Source material
# # #

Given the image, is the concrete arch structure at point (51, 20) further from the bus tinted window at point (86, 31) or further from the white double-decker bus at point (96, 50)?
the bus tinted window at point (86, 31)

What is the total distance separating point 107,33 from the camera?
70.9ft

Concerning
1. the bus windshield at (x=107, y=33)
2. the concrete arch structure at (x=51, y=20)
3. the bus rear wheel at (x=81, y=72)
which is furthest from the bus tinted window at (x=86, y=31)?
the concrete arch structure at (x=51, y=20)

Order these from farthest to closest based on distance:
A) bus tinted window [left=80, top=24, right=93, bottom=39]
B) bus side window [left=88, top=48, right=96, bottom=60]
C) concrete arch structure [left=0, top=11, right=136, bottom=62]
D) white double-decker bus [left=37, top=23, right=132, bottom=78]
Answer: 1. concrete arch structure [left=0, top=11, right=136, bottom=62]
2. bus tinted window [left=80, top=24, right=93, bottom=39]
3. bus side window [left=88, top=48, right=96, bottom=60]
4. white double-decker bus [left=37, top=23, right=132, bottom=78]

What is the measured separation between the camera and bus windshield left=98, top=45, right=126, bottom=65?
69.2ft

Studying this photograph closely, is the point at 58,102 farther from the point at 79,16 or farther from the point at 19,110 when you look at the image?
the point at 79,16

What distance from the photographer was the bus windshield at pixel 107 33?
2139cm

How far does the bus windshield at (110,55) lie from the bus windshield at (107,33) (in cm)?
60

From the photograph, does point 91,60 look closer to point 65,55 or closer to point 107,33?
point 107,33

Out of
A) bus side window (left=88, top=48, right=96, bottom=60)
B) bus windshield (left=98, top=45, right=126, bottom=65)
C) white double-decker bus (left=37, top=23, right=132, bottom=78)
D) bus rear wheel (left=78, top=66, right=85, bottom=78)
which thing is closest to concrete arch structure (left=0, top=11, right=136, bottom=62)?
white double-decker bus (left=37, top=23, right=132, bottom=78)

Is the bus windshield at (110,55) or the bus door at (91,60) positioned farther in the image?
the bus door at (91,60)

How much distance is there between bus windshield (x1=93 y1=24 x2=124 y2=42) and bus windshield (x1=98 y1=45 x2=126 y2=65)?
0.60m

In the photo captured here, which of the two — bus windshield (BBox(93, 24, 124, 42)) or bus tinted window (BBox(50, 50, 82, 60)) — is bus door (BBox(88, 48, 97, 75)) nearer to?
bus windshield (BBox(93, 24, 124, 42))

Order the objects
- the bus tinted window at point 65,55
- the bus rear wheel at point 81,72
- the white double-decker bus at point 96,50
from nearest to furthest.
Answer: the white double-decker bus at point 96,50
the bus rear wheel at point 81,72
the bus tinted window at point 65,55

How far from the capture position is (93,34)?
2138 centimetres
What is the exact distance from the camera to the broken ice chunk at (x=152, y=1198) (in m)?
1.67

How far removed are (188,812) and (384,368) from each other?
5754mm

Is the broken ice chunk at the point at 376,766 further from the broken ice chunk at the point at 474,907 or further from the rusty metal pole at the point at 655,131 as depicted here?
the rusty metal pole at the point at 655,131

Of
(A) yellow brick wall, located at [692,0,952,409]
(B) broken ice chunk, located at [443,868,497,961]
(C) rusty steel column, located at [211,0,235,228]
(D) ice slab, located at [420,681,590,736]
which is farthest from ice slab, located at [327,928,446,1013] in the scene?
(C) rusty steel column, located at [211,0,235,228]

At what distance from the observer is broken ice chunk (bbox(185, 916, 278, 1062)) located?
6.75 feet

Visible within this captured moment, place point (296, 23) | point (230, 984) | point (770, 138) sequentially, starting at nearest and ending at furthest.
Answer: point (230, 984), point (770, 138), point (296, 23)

# # #

Write down all the entries again without a single difference.

Given the image, is the concrete arch structure at point (51, 20) further from the bus tinted window at point (86, 31) or further from the white double-decker bus at point (96, 50)?
the bus tinted window at point (86, 31)

What is the total distance separating point 107,33 from the camera?
70.9ft

Concerning
1. the bus windshield at (x=107, y=33)
2. the concrete arch structure at (x=51, y=20)
3. the bus rear wheel at (x=81, y=72)
which is furthest from the bus tinted window at (x=86, y=31)?
the concrete arch structure at (x=51, y=20)

Order these from farthest to closest based on distance:
A) bus tinted window [left=80, top=24, right=93, bottom=39]
B) bus side window [left=88, top=48, right=96, bottom=60]
C) concrete arch structure [left=0, top=11, right=136, bottom=62]
D) white double-decker bus [left=37, top=23, right=132, bottom=78]
Answer: 1. concrete arch structure [left=0, top=11, right=136, bottom=62]
2. bus tinted window [left=80, top=24, right=93, bottom=39]
3. bus side window [left=88, top=48, right=96, bottom=60]
4. white double-decker bus [left=37, top=23, right=132, bottom=78]

What is the measured separation between the camera and bus windshield left=98, top=45, right=126, bottom=65?
69.2ft

Studying this photograph closely, is the point at 58,102 farther from the point at 79,16 or farther from the point at 19,110 when you look at the image?
the point at 79,16

What distance from the photographer was the bus windshield at pixel 107 33?
2139cm

How far does the bus windshield at (110,55) lie from the bus windshield at (107,33) (in cm)?
60

From the photograph, does point 91,60 look closer to point 65,55 or closer to point 107,33?
point 107,33

Out of
A) bus side window (left=88, top=48, right=96, bottom=60)
B) bus windshield (left=98, top=45, right=126, bottom=65)
C) white double-decker bus (left=37, top=23, right=132, bottom=78)
D) bus rear wheel (left=78, top=66, right=85, bottom=78)
which thing is closest to concrete arch structure (left=0, top=11, right=136, bottom=62)?
white double-decker bus (left=37, top=23, right=132, bottom=78)

Is the bus windshield at (110,55) or the bus door at (91,60) positioned farther in the image?
the bus door at (91,60)

How much distance is there between bus windshield (x1=93 y1=24 x2=124 y2=42) and bus windshield (x1=98 y1=45 x2=126 y2=65)?
0.60m

In the photo captured here, which of the two — bus windshield (BBox(93, 24, 124, 42)) or bus tinted window (BBox(50, 50, 82, 60)) — is bus door (BBox(88, 48, 97, 75)) nearer to?
bus windshield (BBox(93, 24, 124, 42))

Order the objects
- the bus tinted window at point 65,55
- the bus rear wheel at point 81,72
- the white double-decker bus at point 96,50
from nearest to furthest.
Answer: the white double-decker bus at point 96,50
the bus rear wheel at point 81,72
the bus tinted window at point 65,55

How far from the capture position is (93,34)?
2138 centimetres
What is the exact distance from the camera to the broken ice chunk at (x=152, y=1198) (in m)?
1.67

How far removed are (188,812) and (384,368) from each other?
5754mm

Is the broken ice chunk at the point at 376,766 further from the broken ice chunk at the point at 474,907 or further from the rusty metal pole at the point at 655,131 as depicted here?
the rusty metal pole at the point at 655,131

Of
(A) yellow brick wall, located at [692,0,952,409]
(B) broken ice chunk, located at [443,868,497,961]
(C) rusty steel column, located at [211,0,235,228]
(D) ice slab, located at [420,681,590,736]
which is farthest from ice slab, located at [327,928,446,1013] in the scene?
(C) rusty steel column, located at [211,0,235,228]

At what distance from the observer is broken ice chunk (bbox(185, 916, 278, 1062)) located?
6.75 feet

Visible within this captured moment, place point (296, 23) | point (230, 984) | point (770, 138) sequentially, starting at nearest and ending at furthest.
Answer: point (230, 984), point (770, 138), point (296, 23)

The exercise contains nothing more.